Исповедь лунатика (Иванов) - страница 82

… И – он постоянно кашлял. Сухой наждак точил слух каждые полчаса. Было слышно в любой части Крокена.

Иногда мы отклонялись от тропинки и уходили к полянке, на которой стоял старый дом, ненормально легкий дом, покосившийся, как детская аппликация, выкрашенный лет пятьдесят назад в светло-голубой цвет – он нам казался миражом.

– Дача, – решила Дангуоле.

– Может быть…

Эта дача хорошенько обтрепалась, краска местами облезла. Оконные рамы и дверные косяки потрескались. Все тропинки, что вели к ней, попрятались. Никого никогда рядом не было.

Однажды мы осмелились в нее войти: двери были не заперты! Мы вошли и стали гулять по пустым комнатам. Не было ни мебели, ни кухонной утвари. Абсолютно пустые комнаты.

– Мы могли бы тут жить, – внезапно сказала Дангуоле.

Я услышал ее слова, тут, лежа под сиренью, в комнате Сулева (они куда-то ушли); слова ее прозвучали с ненормальной ясностью, как если б она была рядом со мной. Даже мурашки побежали…

Может быть, я эти слова услышал только теперь, а тогда не взвесил толком, не уловил, увлеченный прогулкой по комнатам: в этих комнатах я почувствовал себя в безопасности, я подумал: «Тут меня никто искать не станет», и – как знать, может, именно это имела в виду Дангуоле…

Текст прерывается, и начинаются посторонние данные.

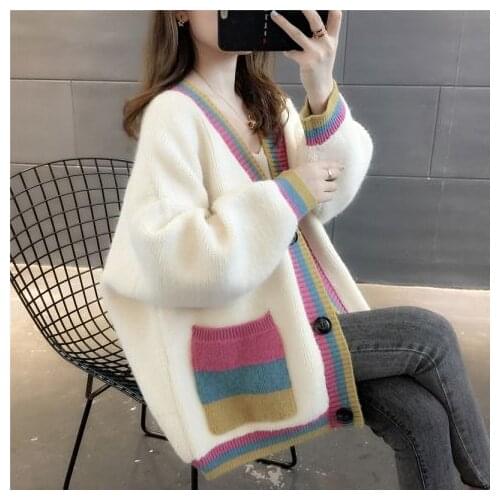 Woman Sweaters Sweater Coat Womens Color Matching Sweater Cardigan Loose Femme Chandails Pull Hiver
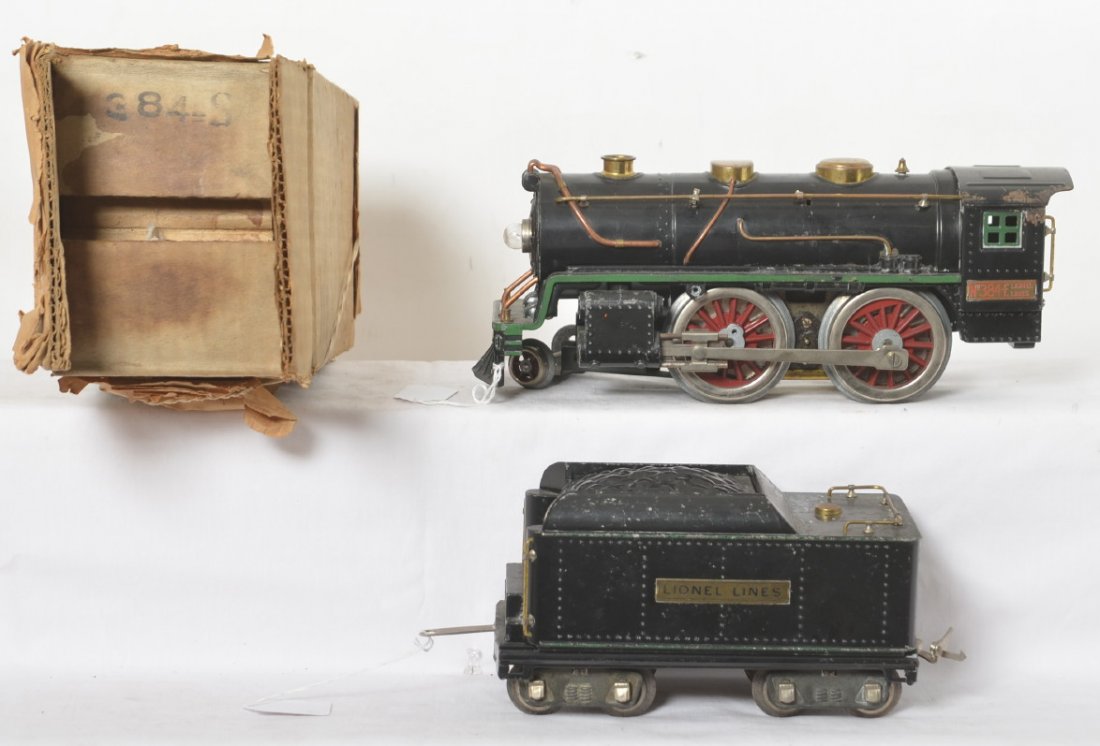 Lionel 384E in OB w/ 384T black steam w/green stripe: Prewar Lionel standard gauge No. 384E black steam locomotive with green stripe and 384T black tender with green stripe. Loco has been rewheeled. Loco and tender has a little light surface rust and oxi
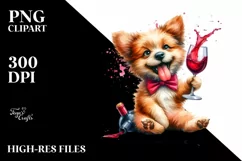 Crazy Dog Wine Summer Sticker Flower Sublimation Clipart Product Image 1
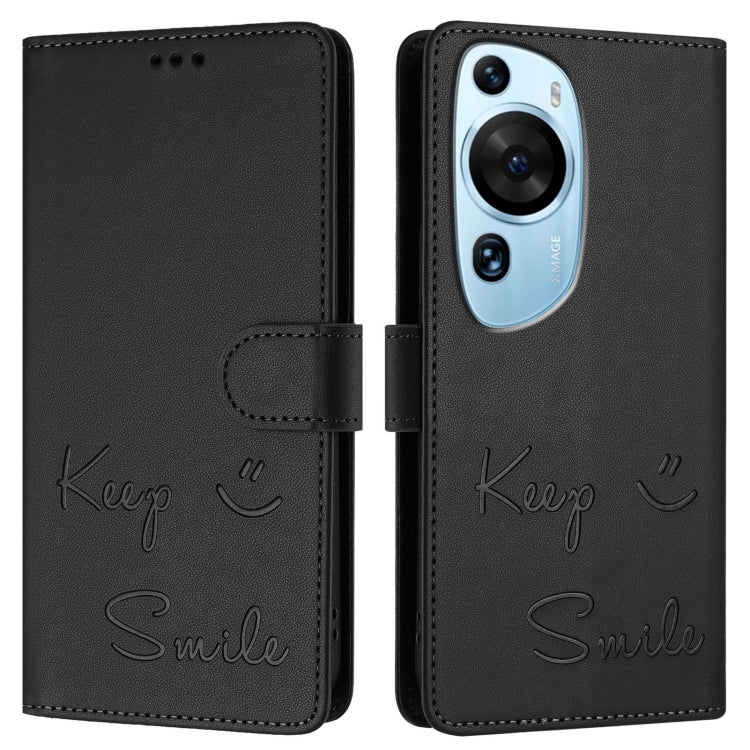 For Huawei P60 Art Smile Embossing RFID Leather Phone Case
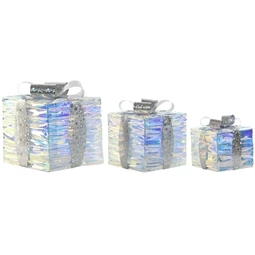 Dekoráció szett ajándékdoboz 20 LED-es 25x25x28 cm S/3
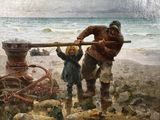 a painting of a man and a little girl on the beach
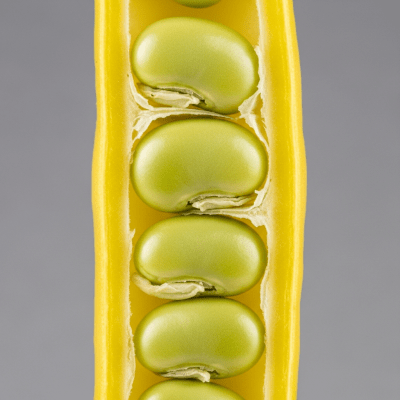 A cross-sectional view of a single Wax Bean (beans), sliced cleanly to reveal its internal structure and composition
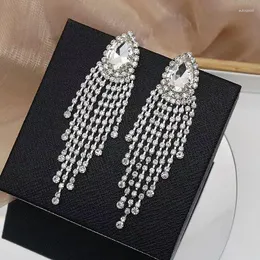 Dangle Earrings Luxury Crystal The runway Fringe of tassel Rhinestone Large Water Drop Tassel Hanging Suitable For Womens Fashion Jewelry Wedding Accesso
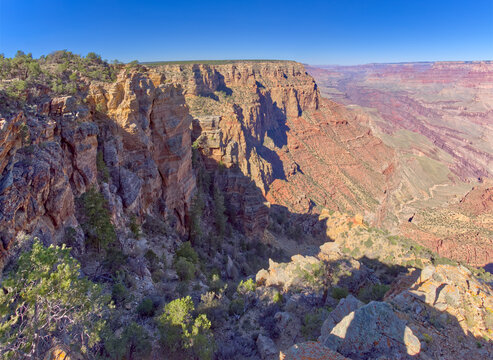 View of Zuni Point in the distance east of Papago Creek at Grand Canyon Arizona.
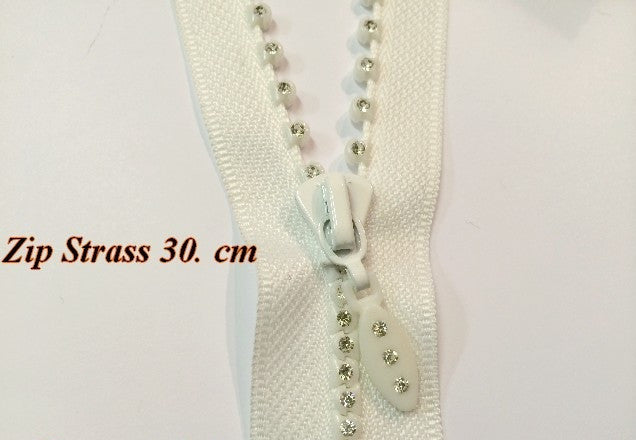 Zip Strass En 30 Cm Noir  Non-Ouvrable. Blanc, A Coudre.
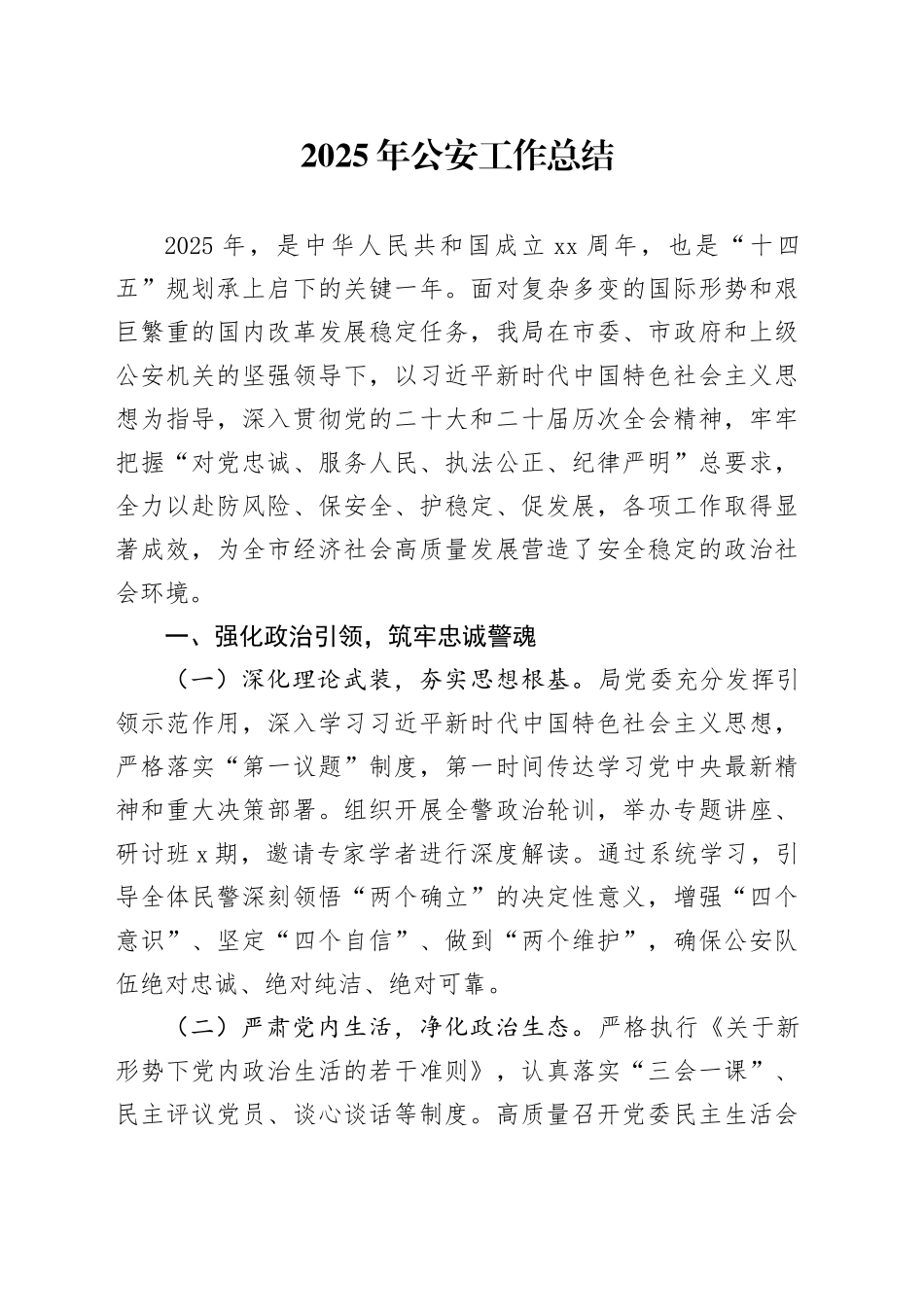 2025年公安工作总结_第1页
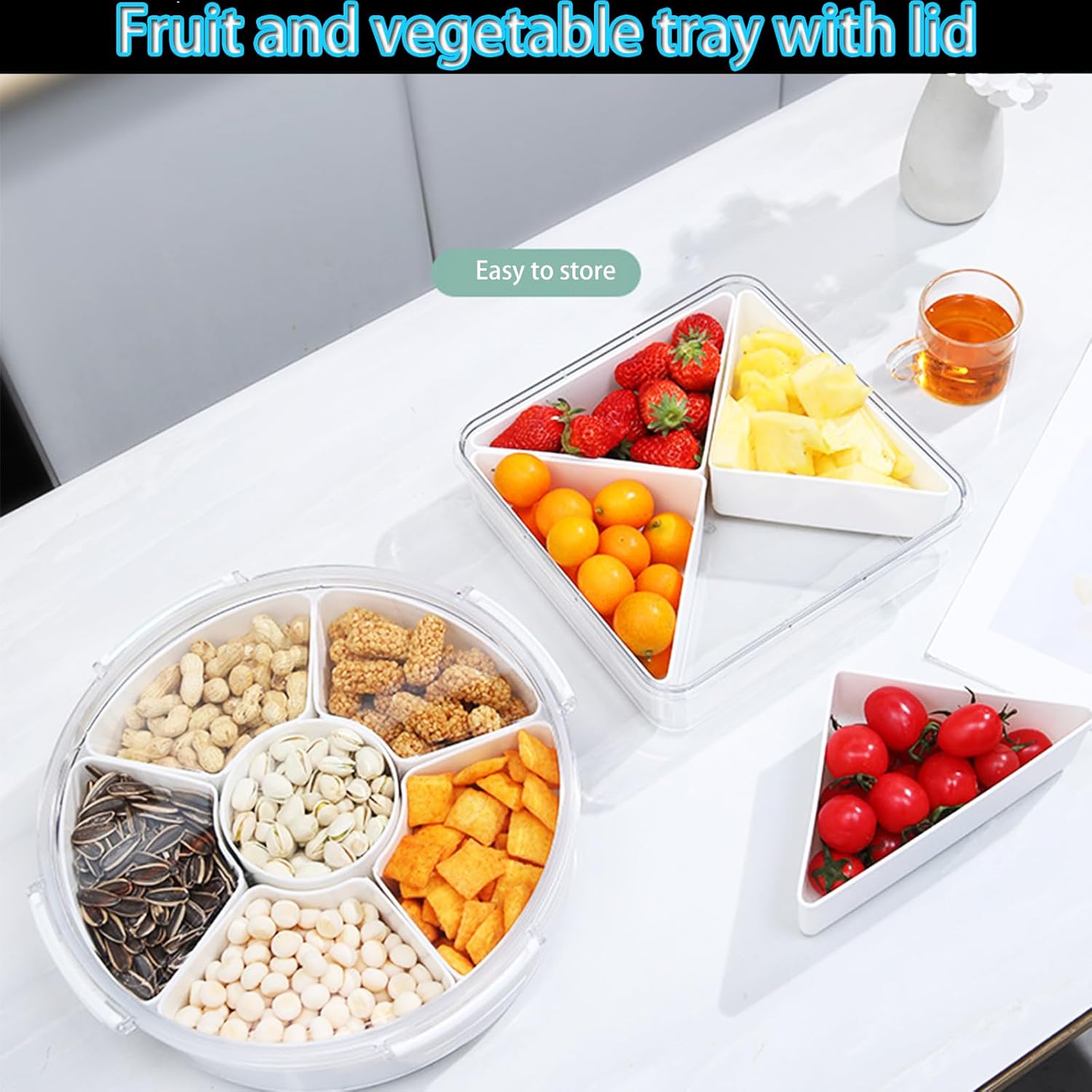 Bandeja de servir dividida en la tapa con 6 compartimentos, contenedores reutilizables de almacenamiento de alimentos para servir fiestas,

Потом мы покурили; она увлеченно стала говорить, где и как расставила бы мебель, будь этот дом нашим, и я с грустью понял, что она – играет: так играет ребенок, когда говорит – «здесь у нас будет штаб»… «казаки-разбойники»… Меня пронзило осознание того, что она не понимает, что со мной происходит, какая река меня несет, какой стремительный холодный поток вращает и тянет меня, сквозь какой ужас я прошел в этих дурках, если пытался выброситься из окна, кроил и кроил себе руки; она думала, что я там валяюсь, пью колу, жру бутерброды, выдумываю книгу, сочинительствую… Я сочинительствовал, чтобы унять себя, чтобы отвлечься, забыться, не думать о страшном, о неизбежном… Она не понимает, что меня просто-напросто могут убить! Это не шутка! Она не осознает смертности – ни своей, ни моей. Для нее всё это большой прикол.

Мы решили покурить на той дачке; постелили наши куртки на полу и, курнув, долго лежали, смотрели в небо, пока не появились звезды…

Теперь я тоже лежал, глядя в небо; мертвел, глядя на звезды.

Неожиданно вспомнил, как в дедовском шкафу, за сломавшейся задней картонкой, я, как Буратино за холстом, обнаружил старые обои, большой темный кусок, как дверца в прошлое… видимо, шкаф не сдвигали много лет, оклеивали только вокруг, а шкаф не трогали… рисунок был с детства знакомым – этим обоям было не меньше тридцати лет! Тут же вспомнилось и всё остальное: люстра, замшевое покрывало с ямщиком, вышитые павлины на скатерти, но самое главное – дух тех лет… то тепло, которое оберегало меня от отца, когда мы убегали к бабушке с дедушкой: если отец задерживался допоздна, мы с мамой вставали у окон дежурить и, когда видели отца, быстро по походке определяли, насколько сильно он набрался, – если он был буйным, мы молниеносно собирались: я хватал самое дорогое – альбом с марками, мама – одежду, сумку, книгу, выскальзывали через черный ход и уходили через дыру в заборе в соседний двор, а оттуда, по улице Кунгла, к Машиностроительному заводу, дальше вдоль трамвайных путей до моста… У меня при виде этих старых обоев земля пошла ходуном под ногами: и всё это время был я, я, я – всё это время был я, не кто-то, а это был я… и тогда, когда в этой комнате жили бабушка и дедушка, а я был их внуком, маленьким мальчиком, этим мальчиком, который собирал монетки и марки, был я… это я крался в дядину комнату, чтобы понюхать «заграничный одеколон», потрогать джинсы, сдвинуть стекло в серванте, чтобы зажглись разноцветные лампочки, осветив самодельный задник с Бродвеем… это был я – тот мальчик, который любил клюквенный мусс… я любил мусс… между мной тем и сегодняшним была бездна, которая рвала мое сознание на части.